WHAT IS EXPECTED: Convert the material, from its first line through the line containing "Answer: arched doorway", into a two-column CSV with the headers text and answer. Give one row per item, with each value in a single quoted field and line breaks replaced by spaces.

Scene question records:
· · ·

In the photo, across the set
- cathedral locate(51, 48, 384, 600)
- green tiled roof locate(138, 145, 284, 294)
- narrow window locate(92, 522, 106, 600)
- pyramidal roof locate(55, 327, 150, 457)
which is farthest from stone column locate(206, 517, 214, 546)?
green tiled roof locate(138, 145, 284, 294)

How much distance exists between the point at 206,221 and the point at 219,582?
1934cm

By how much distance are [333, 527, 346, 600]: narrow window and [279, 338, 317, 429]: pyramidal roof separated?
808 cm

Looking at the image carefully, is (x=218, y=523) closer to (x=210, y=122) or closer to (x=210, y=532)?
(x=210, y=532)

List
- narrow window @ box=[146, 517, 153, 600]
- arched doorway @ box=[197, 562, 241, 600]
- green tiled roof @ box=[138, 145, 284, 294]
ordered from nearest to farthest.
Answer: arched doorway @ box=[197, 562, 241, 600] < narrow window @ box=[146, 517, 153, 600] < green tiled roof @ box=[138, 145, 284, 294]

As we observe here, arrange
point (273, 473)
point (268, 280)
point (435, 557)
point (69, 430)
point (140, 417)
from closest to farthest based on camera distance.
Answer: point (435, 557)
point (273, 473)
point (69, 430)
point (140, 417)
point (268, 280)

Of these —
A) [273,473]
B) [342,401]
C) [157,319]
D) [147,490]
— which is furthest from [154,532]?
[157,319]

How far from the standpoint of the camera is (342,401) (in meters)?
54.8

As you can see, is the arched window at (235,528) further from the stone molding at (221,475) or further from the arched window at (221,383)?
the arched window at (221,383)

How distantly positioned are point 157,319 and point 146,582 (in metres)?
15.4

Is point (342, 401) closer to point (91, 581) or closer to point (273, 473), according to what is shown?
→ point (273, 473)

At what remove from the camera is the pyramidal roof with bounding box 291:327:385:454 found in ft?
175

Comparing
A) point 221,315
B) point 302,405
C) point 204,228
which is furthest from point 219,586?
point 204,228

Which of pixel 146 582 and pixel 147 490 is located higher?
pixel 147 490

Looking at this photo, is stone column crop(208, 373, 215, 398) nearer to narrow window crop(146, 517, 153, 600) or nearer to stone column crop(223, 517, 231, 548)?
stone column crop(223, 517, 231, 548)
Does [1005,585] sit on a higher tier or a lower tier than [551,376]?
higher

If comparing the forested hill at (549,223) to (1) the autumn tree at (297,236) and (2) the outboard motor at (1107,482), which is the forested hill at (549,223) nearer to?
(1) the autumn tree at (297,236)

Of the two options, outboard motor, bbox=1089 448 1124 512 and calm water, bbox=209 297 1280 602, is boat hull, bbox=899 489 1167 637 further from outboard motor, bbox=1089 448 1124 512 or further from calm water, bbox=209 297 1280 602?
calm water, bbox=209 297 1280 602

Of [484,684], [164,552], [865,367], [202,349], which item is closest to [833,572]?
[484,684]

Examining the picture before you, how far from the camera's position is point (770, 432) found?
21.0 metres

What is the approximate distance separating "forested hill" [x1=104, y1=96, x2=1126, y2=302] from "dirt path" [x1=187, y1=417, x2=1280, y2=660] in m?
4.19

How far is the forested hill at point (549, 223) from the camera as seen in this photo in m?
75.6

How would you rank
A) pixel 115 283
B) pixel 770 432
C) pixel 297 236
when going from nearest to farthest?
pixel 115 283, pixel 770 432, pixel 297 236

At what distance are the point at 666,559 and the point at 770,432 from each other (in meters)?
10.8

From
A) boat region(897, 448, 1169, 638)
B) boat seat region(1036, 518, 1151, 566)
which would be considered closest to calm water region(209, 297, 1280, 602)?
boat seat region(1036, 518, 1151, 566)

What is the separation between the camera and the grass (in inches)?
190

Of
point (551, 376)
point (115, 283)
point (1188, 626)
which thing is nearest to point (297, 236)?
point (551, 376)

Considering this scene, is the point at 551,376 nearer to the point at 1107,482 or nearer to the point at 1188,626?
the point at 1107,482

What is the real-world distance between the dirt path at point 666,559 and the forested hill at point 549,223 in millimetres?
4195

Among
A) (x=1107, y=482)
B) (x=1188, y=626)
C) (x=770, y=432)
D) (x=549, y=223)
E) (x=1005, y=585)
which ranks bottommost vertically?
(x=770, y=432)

· · ·

RESPONSE:
text,answer
"In the photo, across the set - cathedral locate(51, 48, 384, 600) - green tiled roof locate(138, 145, 284, 294) - narrow window locate(92, 522, 106, 600) - pyramidal roof locate(55, 327, 150, 457) which is farthest from stone column locate(206, 517, 214, 546)?","green tiled roof locate(138, 145, 284, 294)"
"How much distance exists between the point at 206,221 and the point at 219,582?","1934cm"
"By how much distance are [333, 527, 346, 600]: narrow window and [279, 338, 317, 429]: pyramidal roof separated?","808 cm"
"Looking at the image carefully, is (x=218, y=523) closer to (x=210, y=122) or closer to (x=210, y=532)?","(x=210, y=532)"
"List - narrow window @ box=[146, 517, 153, 600] - arched doorway @ box=[197, 562, 241, 600] - green tiled roof @ box=[138, 145, 284, 294] ordered from nearest to farthest. Answer:","arched doorway @ box=[197, 562, 241, 600] < narrow window @ box=[146, 517, 153, 600] < green tiled roof @ box=[138, 145, 284, 294]"